Textauszug.
++++
VwSen-110079/2/Kl/Rd Linz, am 7. Juli 1998 DVR.0690392

E r k e n n t n i s

Der unabhängige Verwaltungssenat des Landes Oberösterreich hat durch seine 8. Kammer (Vorsitzender: Dr. Schieferer, Berichterin: Dr. Klempt, Beisitzer: Dr. Langeder) über die Berufung des Josef K, gegen das Straferkenntnis der Bezirkshauptmannschaft Wels-Land vom 18.8.1997, VerkGe96-27-1997-RE, wegen einer Verwaltungsübertretung nach dem Güterbeförderungsgesetz zu Recht erkannt:

I. Der Berufung wird Folge gegeben, das angefochtene Straferkenntnis aufgehoben und das Verwaltungsstrafverfahren eingestellt. II. Es entfallen jegliche Verfahrenskostenbeiträge.

Rechtsgrundlagen: zu I.: § 66 Abs.4 AVG iVm §§ 24, 45 Abs.1 Z2 und 51 VStG. zu II.: § 66 Abs.1 VStG.
++++
Vorliegende Zeilen.
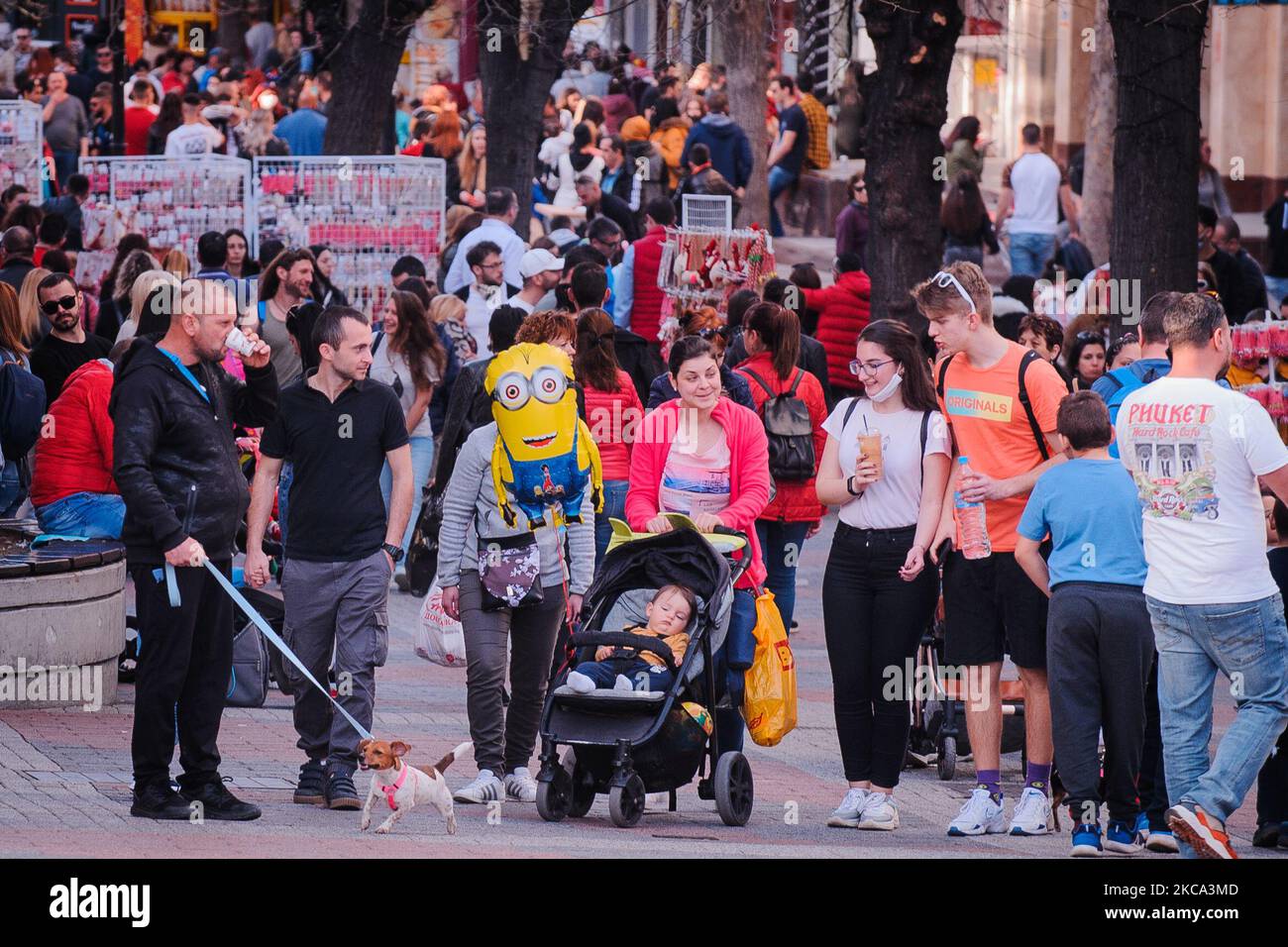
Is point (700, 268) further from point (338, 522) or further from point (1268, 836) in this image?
point (1268, 836)

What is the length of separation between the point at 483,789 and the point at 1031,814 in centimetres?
220

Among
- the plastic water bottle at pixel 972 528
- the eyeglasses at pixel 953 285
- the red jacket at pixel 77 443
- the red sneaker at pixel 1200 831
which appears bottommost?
the red sneaker at pixel 1200 831

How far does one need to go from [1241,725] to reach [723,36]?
2122cm

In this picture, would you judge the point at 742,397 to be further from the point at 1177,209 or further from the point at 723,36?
the point at 723,36

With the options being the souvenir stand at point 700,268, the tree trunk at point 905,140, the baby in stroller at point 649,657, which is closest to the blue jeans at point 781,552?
the baby in stroller at point 649,657

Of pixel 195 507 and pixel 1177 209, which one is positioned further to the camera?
pixel 1177 209

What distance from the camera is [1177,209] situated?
12.8 m

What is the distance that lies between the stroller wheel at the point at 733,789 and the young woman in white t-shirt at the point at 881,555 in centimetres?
36

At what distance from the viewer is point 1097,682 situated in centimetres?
777

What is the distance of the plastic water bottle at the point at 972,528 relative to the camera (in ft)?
26.8

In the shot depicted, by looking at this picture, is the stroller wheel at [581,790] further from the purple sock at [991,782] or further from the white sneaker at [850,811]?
the purple sock at [991,782]

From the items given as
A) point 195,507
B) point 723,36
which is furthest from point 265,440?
point 723,36

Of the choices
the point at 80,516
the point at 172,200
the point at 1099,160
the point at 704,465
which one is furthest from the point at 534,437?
the point at 1099,160
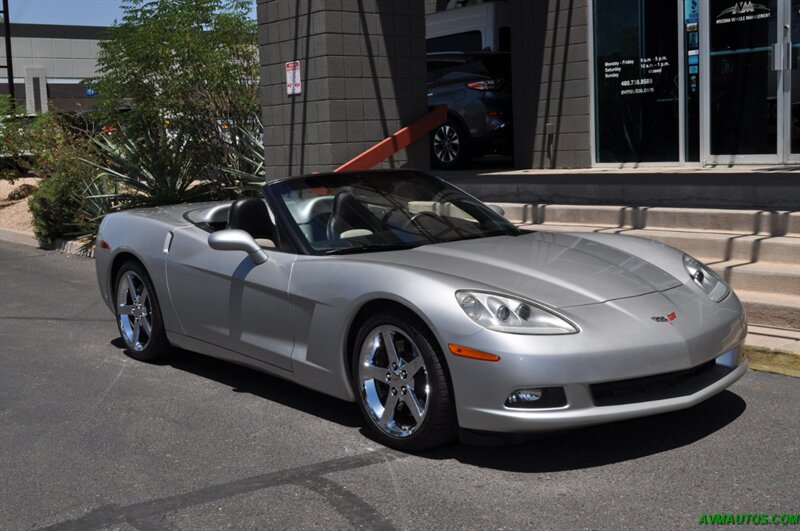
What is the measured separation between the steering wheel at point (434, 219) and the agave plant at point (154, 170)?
26.6ft

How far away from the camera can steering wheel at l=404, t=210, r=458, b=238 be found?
18.7ft

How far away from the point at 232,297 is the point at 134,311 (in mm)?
1396

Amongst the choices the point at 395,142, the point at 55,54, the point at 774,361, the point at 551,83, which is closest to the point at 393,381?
the point at 774,361

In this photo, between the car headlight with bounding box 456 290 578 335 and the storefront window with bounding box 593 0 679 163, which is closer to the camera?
the car headlight with bounding box 456 290 578 335

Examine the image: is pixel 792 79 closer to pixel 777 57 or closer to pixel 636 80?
pixel 777 57

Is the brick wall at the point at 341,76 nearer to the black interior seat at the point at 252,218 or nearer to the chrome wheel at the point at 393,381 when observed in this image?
the black interior seat at the point at 252,218

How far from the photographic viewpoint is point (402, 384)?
468 cm

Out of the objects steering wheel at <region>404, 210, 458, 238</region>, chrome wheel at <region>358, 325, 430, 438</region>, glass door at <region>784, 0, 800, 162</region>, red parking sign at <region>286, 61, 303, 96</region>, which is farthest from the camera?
red parking sign at <region>286, 61, 303, 96</region>

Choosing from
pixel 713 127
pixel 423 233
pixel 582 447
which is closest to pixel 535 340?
pixel 582 447

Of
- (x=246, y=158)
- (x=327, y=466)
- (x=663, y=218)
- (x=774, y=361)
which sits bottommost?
(x=327, y=466)

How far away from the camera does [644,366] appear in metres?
4.36

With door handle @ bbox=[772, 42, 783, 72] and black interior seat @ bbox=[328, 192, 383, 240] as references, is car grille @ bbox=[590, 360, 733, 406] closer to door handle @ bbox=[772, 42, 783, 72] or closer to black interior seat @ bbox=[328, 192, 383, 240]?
black interior seat @ bbox=[328, 192, 383, 240]

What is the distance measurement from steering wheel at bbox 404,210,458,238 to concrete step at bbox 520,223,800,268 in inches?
120

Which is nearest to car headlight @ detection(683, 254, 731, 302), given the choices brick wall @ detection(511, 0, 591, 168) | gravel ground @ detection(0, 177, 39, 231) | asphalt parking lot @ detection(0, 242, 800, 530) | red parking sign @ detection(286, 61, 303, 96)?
asphalt parking lot @ detection(0, 242, 800, 530)
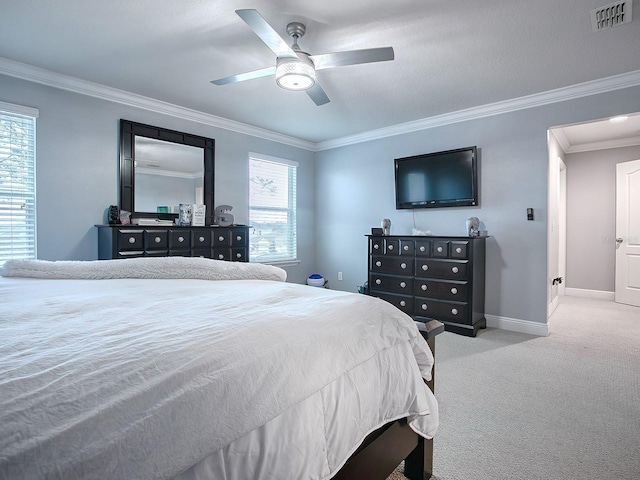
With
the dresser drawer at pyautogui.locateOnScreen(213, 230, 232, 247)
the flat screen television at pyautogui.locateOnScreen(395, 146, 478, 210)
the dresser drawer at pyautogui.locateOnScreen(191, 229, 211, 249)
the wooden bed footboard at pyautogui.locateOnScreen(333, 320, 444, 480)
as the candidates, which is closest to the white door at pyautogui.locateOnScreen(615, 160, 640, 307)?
the flat screen television at pyautogui.locateOnScreen(395, 146, 478, 210)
++++
Aufgaben.
**1.** Gib nur die Anzahl der Zeilen an, in denen die Zeichenfolge „chrome“ vorkommt.
**2.** Schreibe das Erkenntnis des oberösterreichischen Verwaltungssenats zur Berufung gegen das Straferkenntnis im Anschluss an seinen letzten Satz weiter.

Erwartete Antworten.
**1.** 2

**2.**
Entscheidungsgründe:

1. Mit Straferkenntnis der Bezirkshauptmannschaft Wels-Land vom 18.8.1997, VerkGe96-27-1997-RE, wurde über den Bw eine Geldstrafe von 20.000 S, für den Fall der Uneinbringlichkeit eine Ersatzfreiheitsstrafe von 72 Stunden, wegen einer Verwaltungsübertretung gemäß § 23 Abs.1 Z6 iVm § 8 des GütbefG 1995 iVm dem Transitvertrag, BGBl.Nr. 823/1992, sowie mit der Verwaltungsvereinbarung über die Festlegung des Zeitpunktes und der Modalitäten der Einführung des im Transitabkommen vorgesehenen Ökopunktesystems vom 30.12.1992, BGBl.Nr. 879/1992, verhängt, weil er als mit Bescheid des Landeshauptmannes von vom 23.7.1996, VerkGe-210.944/6-1996/Ga, genehmigter Geschäftsführer der K Gesellschaft mbH in Ausübung des im Standort S betriebenen Güterbeförderungsgewerbes mit vier Kraftfahrzeugen des Straßenverkehrs (Güterfernverkehr), Konzessionsurkunde vom 18.4.1990, VerkGe-9-1990, zu verantworten hat, daß der Lenker des Sattelzugfahrzeuges mit Sattelanhänger, Harald G, laut dienstlicher Wahrnehmungen des Zollamtes Weigetschlag am 17.4.1997 um 11.55 Uhr für die an diesem Tag durchgeführte Transitfahrt von Italien durch Österreich zur tschechischen Grenze keine mit einem Kontrollvermerk eines österreichischen Zollamtes versehene Bestätigung (drittes Blatt der ÖKO-Karte) über die Entrichtung der Ökopunkte für die betreffende Fahrt vorweisen konnte.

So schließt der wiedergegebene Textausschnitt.